Disable your fear before you an conquer your fears:

Ralph Waldo Emerson truly said: “Do the thing you fear, and the death of fear is certain”. One man tells now for months after passing his driving test, he never ventured in his car into the centre of the city where he lived. One day he had two calls to make at opposite sides of the busiest part of the city. The obvious thing was to go through the city from one point of the other. Time was short and this was an additional spur. But over all this was a sudden realization that once he had done it he had conquered his fear not only for that once but for all time. So it proved.

To do the thing we fear to do, and to do it now is the surest way of disabling and disarming it.

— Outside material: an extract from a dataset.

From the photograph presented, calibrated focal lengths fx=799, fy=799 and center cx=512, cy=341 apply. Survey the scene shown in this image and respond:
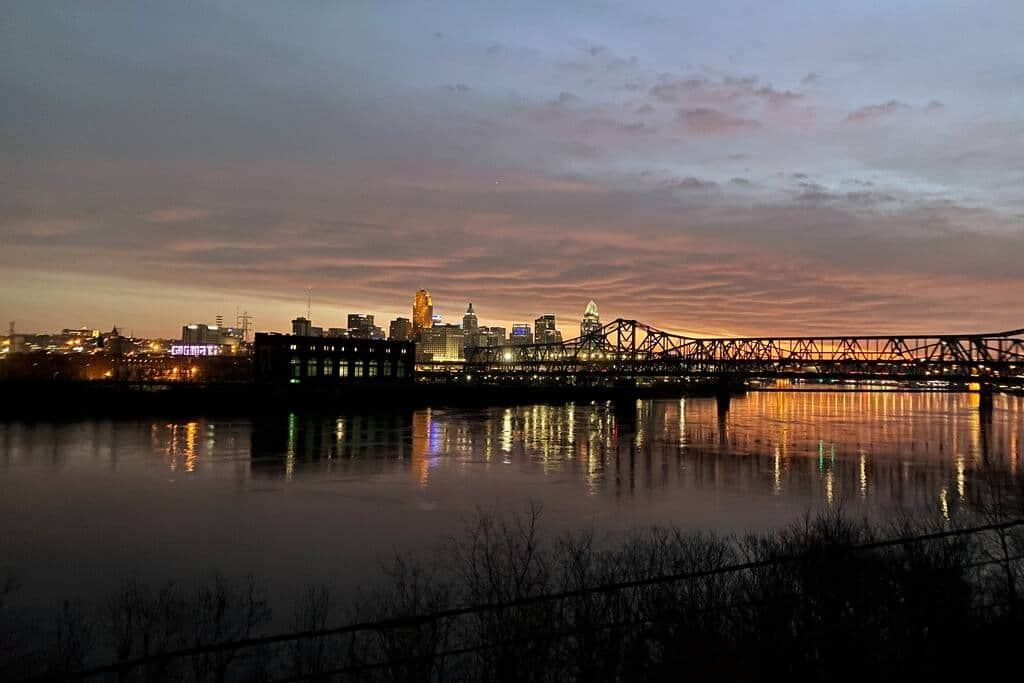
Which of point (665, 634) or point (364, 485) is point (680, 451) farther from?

Replace your fear with confidence and, positive thoughts:

Nature abhors a vacuum. This is true in the mental realm as, well as in the physical. True, for rest and relaxation our minds need to be cleared of tense, irritating, disturbing thoughts. But the process is better thought of as one of replacing rather than of emptying. Disturbing thoughts are to be driven out by filling the mind with thoughts of peace and tranquility. This is what is sometimes referred to as “the expulsive power of a new affection”. The mind can only normally  cope with one idea at a time. Thus, if a thought strong, positive, confident enough can be put into the mind, it will drive out weaker, disturbing thoughts and take possession of the mind.